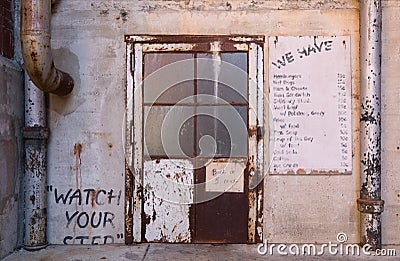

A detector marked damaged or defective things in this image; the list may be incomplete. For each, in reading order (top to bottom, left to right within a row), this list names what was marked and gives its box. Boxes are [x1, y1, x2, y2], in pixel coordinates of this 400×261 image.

rusty metal pipe [20, 0, 73, 95]
rusty metal pipe [360, 0, 384, 249]
rusty metal door panel [143, 158, 195, 242]
white paint peeling on door [144, 158, 194, 242]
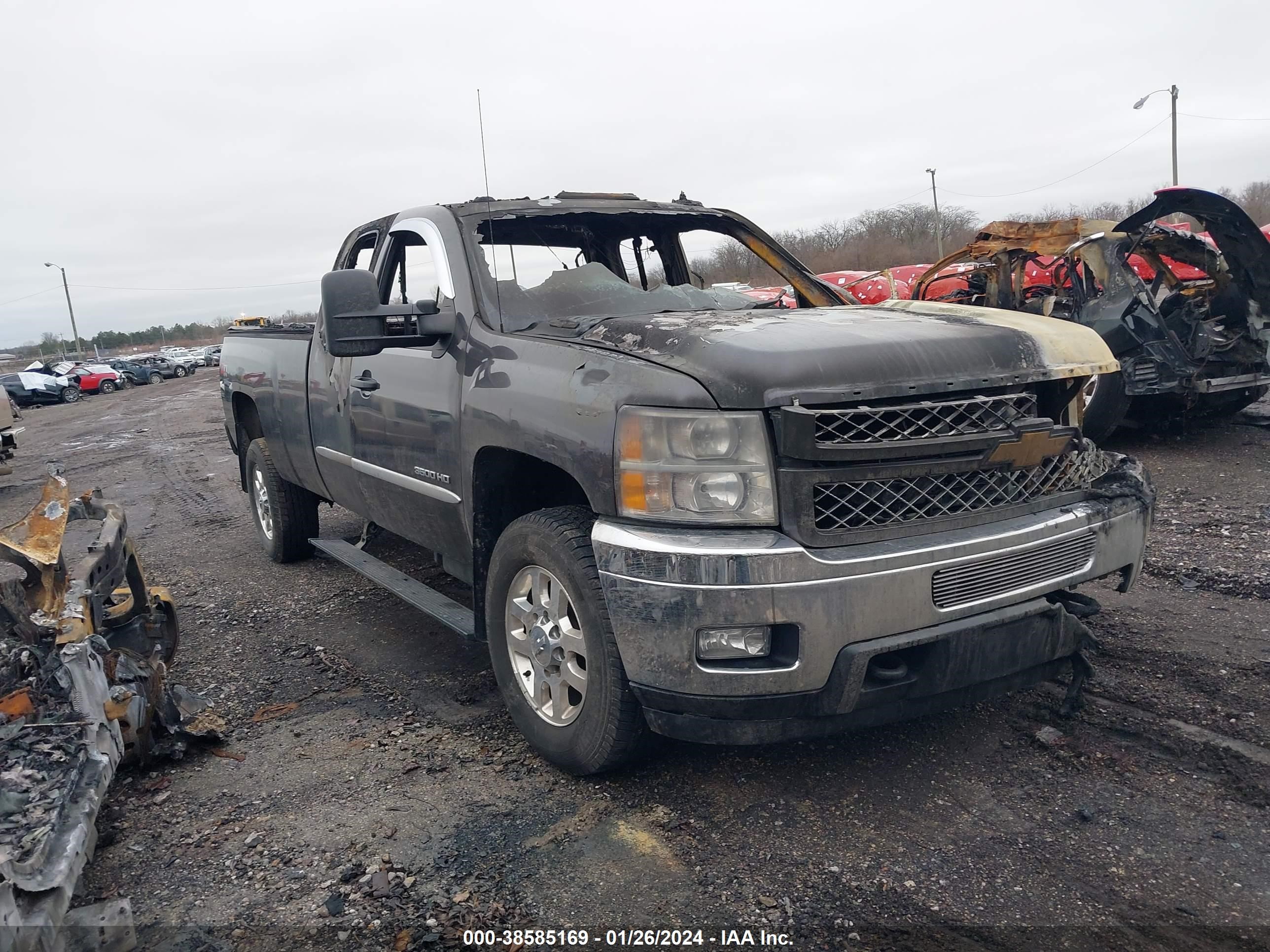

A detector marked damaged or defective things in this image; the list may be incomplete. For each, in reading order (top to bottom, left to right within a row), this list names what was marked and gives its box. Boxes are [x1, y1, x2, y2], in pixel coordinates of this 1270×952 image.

charred metal debris [1, 467, 221, 952]
burned pickup truck [218, 191, 1153, 777]
burned car hulk [218, 191, 1153, 777]
burned car hulk [914, 188, 1270, 439]
burned pickup truck [914, 188, 1270, 442]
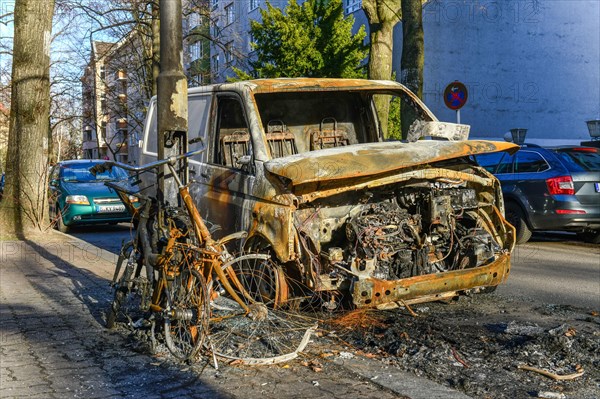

********

### WHAT NEEDS TO BE DONE
Beginning with the line that contains "this 1270×952 image." and ending with the last line of the data, transcribe each line exactly; pictures stay out.

### ANSWER SPACE
A detector marked damaged or defective things in this image; the list may be incomplete. For each, in reading order (top to bottom, left to right within a row), this list names what was marked and gives its box. Boxes are [x1, y1, x2, y2], in pixel coordinates of this 1270×952 image.

charred metal debris [1, 467, 221, 952]
burned pickup truck [218, 191, 1153, 777]
burned car hulk [218, 191, 1153, 777]
burned car hulk [914, 188, 1270, 439]
burned pickup truck [914, 188, 1270, 442]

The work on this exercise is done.